Il terrorismo è sempre più legato all’utilizzo di criptovalute, soprattutto Bitcoin. Armi, strutture logistiche, documenti falsificati, rifugi e coperture sono elementi accumunati dal fatto che richiedono un’ingente disponibilità di fondi. Tuttavia, uno dei maggiori ostacoli all’acquisizione di denaro è la sua tracciabilità. Una delle migliori soluzioni a questo problema per i terroristi è proprio la valuta virtuale. La criptovaluta Bitcoin, utilizzata come sistema di pagamento a livello mondiale per attività legali e non, è apprezzata in modo particolare per nascondere la provenienza di finanziamenti.
Terrorismo ed economia
Come afferma Loretta Napoleoni, saggista e giornalista italiana:
<<il terrorismo è un’attività molto costosa, le organizzazioni di questo tipo sono continuamente alla ricerca di liquidità, proprio lì dove legalità e illegalità s’incontrano>>
Fund the islamic struggle without leaving a trace è il nome di una delle prime pagine apparse sul deep web volte ad incoraggiare il finanziamento del terrorismo, in questo caso jihadista, tramite Bitcoin. L’obbiettivo, sul piano economico, è quello di utilizzare mezzi legittimi, come le criptovalute, per attività illegali e di boicottare il sistema bancario visto come filo-occidentale.
La tecnologia Blockchain
I Bitcoin furono ideati nel 2009 da Satoshi Nakamoto, pseudonimo riferito ad una persona o ad un gruppo la cui identità è in realtà sconosciuta. Essi si sono sviluppati attraverso la tecnologia Blockchain, che consiste, molto in grandi linee, in un blocco online condiviso pubblicamente con diversi utenti che rappresentano i nodi. Ogni utente che modifica il blocco non ne stravolge il contenuto ma ne crea una copia. Le due versioni create risulteranno collegate tra loro da un codice detto hash e così avverrà per ogni modifica effettuata dagli utenti, i quali vengono indicati tramite un codice alfanumerico che impedisce di risalire alla loro identità. Le criptovalute Blockchain risultano dunque caratterizzate dall’anonimato degli utenti, il che permettee alle organizzazioni criminali di ottenere denaro in maniera rapida e quasi del tutto invisibile.
Come i gruppi terroristici sfruttano i Bitcoin
I terroristi utilizzano le criptovalute, soprattutto i Bitcoin, per organizzare campagne che permettano ai loro sostenitori di finanziarli senza rischiare ripercussioni. In realtà nel 2020 tale pratica non si è ancora rivelata molto efficace per raccogliere fondi.
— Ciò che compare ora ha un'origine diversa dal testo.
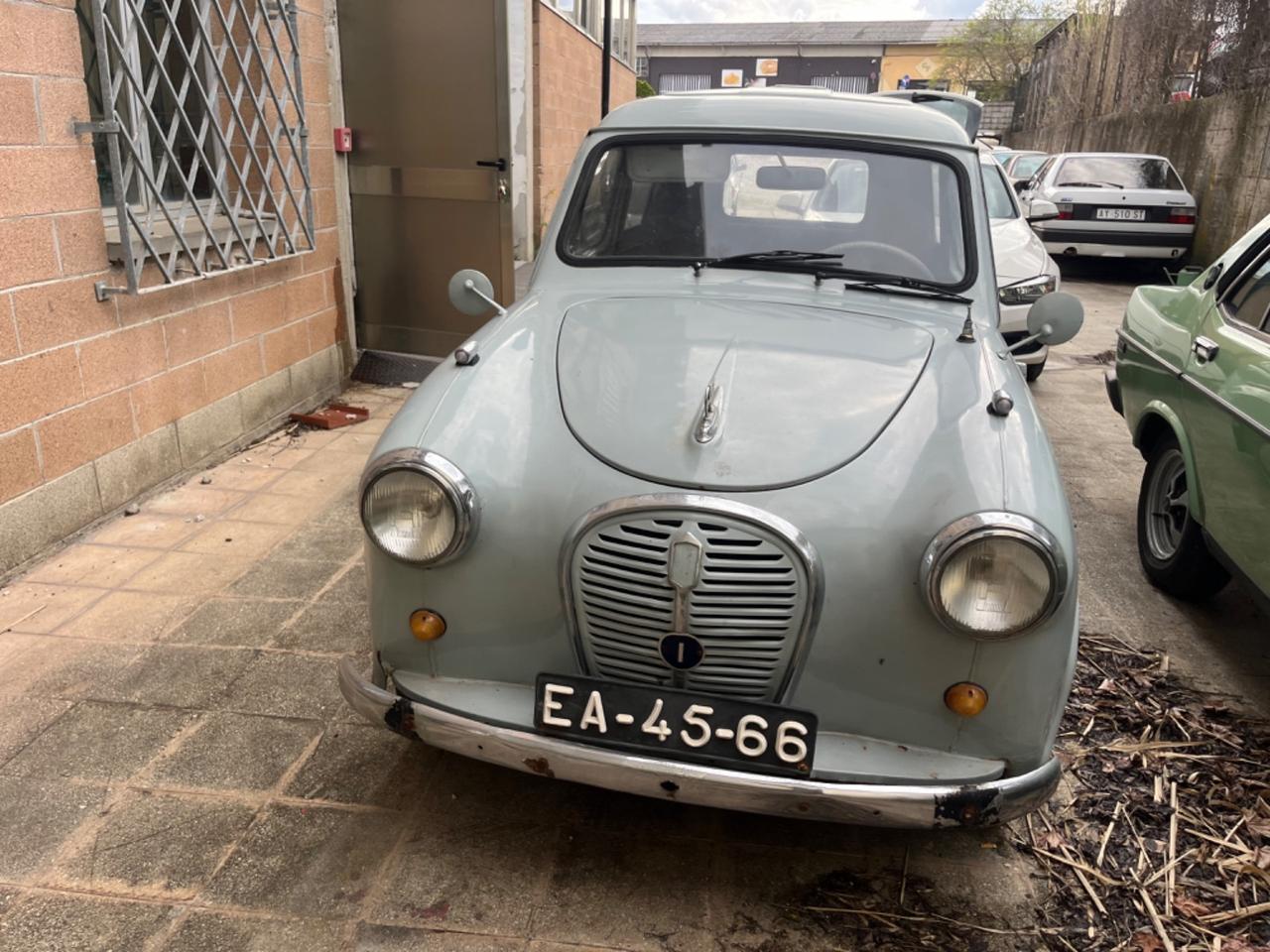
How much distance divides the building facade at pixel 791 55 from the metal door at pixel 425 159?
1868 inches

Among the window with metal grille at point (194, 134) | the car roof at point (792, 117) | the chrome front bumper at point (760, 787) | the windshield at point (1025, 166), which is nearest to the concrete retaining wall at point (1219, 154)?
the windshield at point (1025, 166)

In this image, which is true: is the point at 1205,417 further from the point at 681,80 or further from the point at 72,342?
the point at 681,80

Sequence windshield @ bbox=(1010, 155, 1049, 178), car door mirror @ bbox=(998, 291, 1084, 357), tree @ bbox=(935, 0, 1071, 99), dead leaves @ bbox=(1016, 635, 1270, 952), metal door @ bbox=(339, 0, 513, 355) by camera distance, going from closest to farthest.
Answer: dead leaves @ bbox=(1016, 635, 1270, 952), car door mirror @ bbox=(998, 291, 1084, 357), metal door @ bbox=(339, 0, 513, 355), windshield @ bbox=(1010, 155, 1049, 178), tree @ bbox=(935, 0, 1071, 99)

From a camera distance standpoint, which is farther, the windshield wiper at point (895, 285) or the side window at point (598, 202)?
the side window at point (598, 202)

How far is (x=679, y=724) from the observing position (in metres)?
2.15

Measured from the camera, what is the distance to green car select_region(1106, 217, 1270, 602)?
322 centimetres

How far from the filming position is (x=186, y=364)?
4.88 meters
Tuttavia, le tecniche delle organizzazioni terroristiche per ottenere denaro per mezzo della Blockchain sono in rapida evoluzione.
Nel 2016 un gruppo terroristico della Striscia di Gaza, chiamato Ibn Taymiyya Media Center, ha sollecitato pubblicamente donazioni di Bitcoin tramite Twitter e Telegram per una campagna di finanziamento detta Jahezona. All’inizio essa raccolse a malapena l’equivalente di 500 dollari ma nel 2018 ricevette 15 donazioni, due delle quali del valore di 289.273 dollari e 123.021 dollari. Le transazioni erano comunque sotto il controllo delle autorità, anche se non era possibile risalire all’identità dei “benefattori”.
Hamas all’avanguardia con la Blockchain
Hamas, organizzazione paramilitare palestinese, tentò di perfezionare la tecnica di transazione dei Bitcoin, commettendo però un errore. Uno degli indirizzi pubblicati dal gruppo era stato creato con Coinbase, i cui scambi sono attentamente controllati dagli Stati Uniti, che riuscirono a risalire alle informazioni personali di alcuni membri e simpatizzanti. Questo ha costretto Hamas a cancellare l’indirizzo ed a pensare un nuovo metodo di scambio. Fu così creata una pagina di finanziamento, sul sito web del gruppo, progettata in modo tale da generare un nuovo indirizzo unico per ogni donazione in Bitcoin.